The one who wrote Coraline, and co-wrote the book of Good Omens and made the TV show, also the Sandman comics writer and co-creator who made the Sandman TV show. Quite nice really.
Good morning Mr. Gaiman! I was wondering this morning about how the presence of a fandom affects (or doesn’t affect) the business decisions that are made in the media and publishing world. I’d be so interested to hear your thoughts on it as someone who has a foot so strongly planted in both worlds—I at least can’t think of very many other creators who work on IPs as big as you do who are as engaged with and aware of the surrounding fandom culture as you are.
In your experience, are the studios and executive Powers That Be generally aware of the fandom cultures that surround their media properties? And is it considered a good thing, or more of a liability to an IP’s potential commercial success? When a show like Good Omens, or Our Flag Means Death, or Lucifer comes up for another season, are the studio execs aware or thinking about the active fandoms when they decide what gets greenlit? I would imagine that the scads of fan content and online chatter those fandoms have generated would be a good indicator for the success of those shows, but only if the decision makers knew about it and thought of it as a good thing, which of course not all creators do. You’ve shared with us a few very good reasons why some creative distance with fandom is strictly necessary at times. Is an active fandom something that a creator like you would consider part of the pitch when you’re trying to get more content greenlit? Or do the studios not get it or not care?
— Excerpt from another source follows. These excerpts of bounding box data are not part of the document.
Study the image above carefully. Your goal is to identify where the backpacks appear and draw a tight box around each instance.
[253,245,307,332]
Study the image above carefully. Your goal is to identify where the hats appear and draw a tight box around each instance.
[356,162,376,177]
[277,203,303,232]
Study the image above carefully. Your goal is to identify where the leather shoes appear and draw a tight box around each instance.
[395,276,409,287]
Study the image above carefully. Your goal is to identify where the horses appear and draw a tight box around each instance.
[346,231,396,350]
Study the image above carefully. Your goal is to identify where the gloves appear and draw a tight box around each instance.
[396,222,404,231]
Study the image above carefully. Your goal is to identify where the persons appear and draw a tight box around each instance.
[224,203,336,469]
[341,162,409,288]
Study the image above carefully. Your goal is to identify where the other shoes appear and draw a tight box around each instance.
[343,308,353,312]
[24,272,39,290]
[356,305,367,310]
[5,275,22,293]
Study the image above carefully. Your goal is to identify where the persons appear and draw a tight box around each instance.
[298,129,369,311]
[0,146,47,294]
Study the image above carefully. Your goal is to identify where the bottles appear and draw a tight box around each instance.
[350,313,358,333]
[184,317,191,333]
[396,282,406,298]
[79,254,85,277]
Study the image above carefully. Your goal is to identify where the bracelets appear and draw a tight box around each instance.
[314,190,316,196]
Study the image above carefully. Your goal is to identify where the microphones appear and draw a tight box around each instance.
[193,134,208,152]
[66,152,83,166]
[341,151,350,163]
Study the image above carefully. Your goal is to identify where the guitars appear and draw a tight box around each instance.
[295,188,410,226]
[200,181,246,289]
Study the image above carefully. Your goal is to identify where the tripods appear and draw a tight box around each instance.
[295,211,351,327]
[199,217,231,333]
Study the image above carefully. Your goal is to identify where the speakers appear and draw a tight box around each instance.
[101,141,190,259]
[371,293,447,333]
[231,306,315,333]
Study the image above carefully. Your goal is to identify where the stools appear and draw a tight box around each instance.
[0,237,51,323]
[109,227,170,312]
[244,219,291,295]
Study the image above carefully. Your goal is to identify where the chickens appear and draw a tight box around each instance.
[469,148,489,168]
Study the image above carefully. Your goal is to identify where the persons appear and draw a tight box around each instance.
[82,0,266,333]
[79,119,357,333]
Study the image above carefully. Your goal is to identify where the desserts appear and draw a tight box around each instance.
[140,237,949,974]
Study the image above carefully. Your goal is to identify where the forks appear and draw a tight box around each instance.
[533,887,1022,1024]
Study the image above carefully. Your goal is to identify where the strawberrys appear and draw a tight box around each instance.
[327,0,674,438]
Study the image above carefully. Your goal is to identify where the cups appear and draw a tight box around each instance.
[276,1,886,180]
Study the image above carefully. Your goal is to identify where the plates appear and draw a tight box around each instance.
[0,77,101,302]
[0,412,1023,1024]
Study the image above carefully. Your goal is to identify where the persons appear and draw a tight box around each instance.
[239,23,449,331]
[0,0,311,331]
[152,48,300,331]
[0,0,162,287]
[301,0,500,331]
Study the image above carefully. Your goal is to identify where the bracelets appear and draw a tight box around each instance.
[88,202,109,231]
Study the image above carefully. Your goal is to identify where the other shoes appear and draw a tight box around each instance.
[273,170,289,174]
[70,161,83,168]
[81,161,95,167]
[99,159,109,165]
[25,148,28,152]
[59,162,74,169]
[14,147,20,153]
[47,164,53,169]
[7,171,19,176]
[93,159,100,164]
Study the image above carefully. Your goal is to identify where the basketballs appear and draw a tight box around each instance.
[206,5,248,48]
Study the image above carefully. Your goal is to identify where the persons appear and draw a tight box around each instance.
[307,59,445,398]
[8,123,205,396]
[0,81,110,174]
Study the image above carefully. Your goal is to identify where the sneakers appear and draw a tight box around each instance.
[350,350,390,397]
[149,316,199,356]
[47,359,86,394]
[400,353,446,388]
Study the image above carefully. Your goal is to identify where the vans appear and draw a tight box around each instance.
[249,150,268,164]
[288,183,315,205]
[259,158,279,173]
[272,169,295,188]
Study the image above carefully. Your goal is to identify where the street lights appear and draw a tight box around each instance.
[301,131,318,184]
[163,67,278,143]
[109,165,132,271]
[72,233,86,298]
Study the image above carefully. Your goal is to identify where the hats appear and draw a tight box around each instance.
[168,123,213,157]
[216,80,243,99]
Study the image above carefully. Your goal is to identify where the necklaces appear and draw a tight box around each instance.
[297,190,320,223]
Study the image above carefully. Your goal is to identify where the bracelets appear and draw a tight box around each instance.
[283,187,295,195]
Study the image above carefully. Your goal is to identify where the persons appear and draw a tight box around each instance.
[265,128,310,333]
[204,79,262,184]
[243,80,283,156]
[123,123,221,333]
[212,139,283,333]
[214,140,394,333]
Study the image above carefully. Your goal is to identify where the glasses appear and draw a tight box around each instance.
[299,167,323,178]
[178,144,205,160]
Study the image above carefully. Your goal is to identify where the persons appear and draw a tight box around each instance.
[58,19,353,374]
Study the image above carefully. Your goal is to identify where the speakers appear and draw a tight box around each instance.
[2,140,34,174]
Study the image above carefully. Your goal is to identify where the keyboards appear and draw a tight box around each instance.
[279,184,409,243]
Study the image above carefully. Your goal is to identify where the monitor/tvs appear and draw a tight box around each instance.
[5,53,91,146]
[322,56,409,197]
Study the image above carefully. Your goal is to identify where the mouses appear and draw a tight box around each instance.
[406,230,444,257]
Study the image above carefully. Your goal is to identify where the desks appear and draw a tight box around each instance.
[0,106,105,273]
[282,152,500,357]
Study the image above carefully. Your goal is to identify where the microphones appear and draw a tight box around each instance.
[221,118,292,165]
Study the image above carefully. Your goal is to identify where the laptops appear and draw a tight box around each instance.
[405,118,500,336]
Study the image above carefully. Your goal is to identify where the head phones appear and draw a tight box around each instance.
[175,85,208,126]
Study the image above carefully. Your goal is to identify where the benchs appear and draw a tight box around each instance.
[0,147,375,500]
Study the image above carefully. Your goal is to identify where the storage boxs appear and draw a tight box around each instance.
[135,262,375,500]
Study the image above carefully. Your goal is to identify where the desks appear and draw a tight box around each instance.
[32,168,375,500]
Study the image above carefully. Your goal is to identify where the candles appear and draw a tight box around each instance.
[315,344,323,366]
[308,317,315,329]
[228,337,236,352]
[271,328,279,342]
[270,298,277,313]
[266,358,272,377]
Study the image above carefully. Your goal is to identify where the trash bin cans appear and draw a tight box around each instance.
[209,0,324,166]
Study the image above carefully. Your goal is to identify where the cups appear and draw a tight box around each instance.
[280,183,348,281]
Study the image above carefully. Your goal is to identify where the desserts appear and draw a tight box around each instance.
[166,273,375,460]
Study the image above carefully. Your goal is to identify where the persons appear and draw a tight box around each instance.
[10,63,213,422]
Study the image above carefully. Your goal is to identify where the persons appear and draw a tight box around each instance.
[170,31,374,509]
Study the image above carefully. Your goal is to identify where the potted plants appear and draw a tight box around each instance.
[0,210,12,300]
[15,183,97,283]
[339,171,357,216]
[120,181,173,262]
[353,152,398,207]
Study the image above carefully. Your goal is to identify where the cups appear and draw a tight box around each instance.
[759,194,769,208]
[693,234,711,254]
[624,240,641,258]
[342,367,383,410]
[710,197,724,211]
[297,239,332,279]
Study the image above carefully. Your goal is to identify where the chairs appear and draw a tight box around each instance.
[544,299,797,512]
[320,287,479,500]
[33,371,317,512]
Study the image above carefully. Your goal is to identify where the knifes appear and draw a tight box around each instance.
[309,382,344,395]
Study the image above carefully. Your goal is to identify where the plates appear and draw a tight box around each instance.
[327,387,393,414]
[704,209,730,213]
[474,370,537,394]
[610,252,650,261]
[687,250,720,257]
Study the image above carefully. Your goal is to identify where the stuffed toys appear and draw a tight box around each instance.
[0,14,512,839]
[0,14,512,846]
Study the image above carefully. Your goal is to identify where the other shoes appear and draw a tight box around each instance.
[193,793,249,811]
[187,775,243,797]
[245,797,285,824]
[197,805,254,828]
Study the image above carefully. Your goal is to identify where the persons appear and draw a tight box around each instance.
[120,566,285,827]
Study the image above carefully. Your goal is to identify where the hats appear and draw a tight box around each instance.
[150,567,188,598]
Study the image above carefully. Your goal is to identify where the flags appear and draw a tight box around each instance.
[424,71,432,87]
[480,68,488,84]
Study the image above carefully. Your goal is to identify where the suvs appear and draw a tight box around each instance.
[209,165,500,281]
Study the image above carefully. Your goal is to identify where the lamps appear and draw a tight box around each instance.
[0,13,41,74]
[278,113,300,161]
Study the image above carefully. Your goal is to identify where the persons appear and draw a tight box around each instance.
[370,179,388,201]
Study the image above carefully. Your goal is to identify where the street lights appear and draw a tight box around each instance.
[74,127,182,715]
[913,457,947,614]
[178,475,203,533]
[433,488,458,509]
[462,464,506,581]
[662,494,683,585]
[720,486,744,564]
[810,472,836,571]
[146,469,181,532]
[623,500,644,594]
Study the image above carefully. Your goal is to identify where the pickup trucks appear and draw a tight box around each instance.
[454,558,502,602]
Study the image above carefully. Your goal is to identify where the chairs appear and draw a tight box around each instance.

I think the truth is that for Networks the numbers of people in a fandom are so small, proportionally, to the numbers of viewers, that the fandom doesn’t really even show up on anyone’s radar. It was very important to me that the Good Omens fandom was treated well when we launched Season 1, but I doubt that Amazon or the BBC will be thinking much about the fandom when they plan the roll out for Season 2, as they already have an existing worldwide audience now in the hundreds of millions, and they will be aiming their promotion at those people and the people who have yet to try it, and not the fans. I’ll remind them that Good Omens fandom exists as we get closer, and there are fans out there now in the promotional world (like whoever runs Prime Video’s Twitter feed) but pretty much everything will be aimed at the viewers rather than the fans.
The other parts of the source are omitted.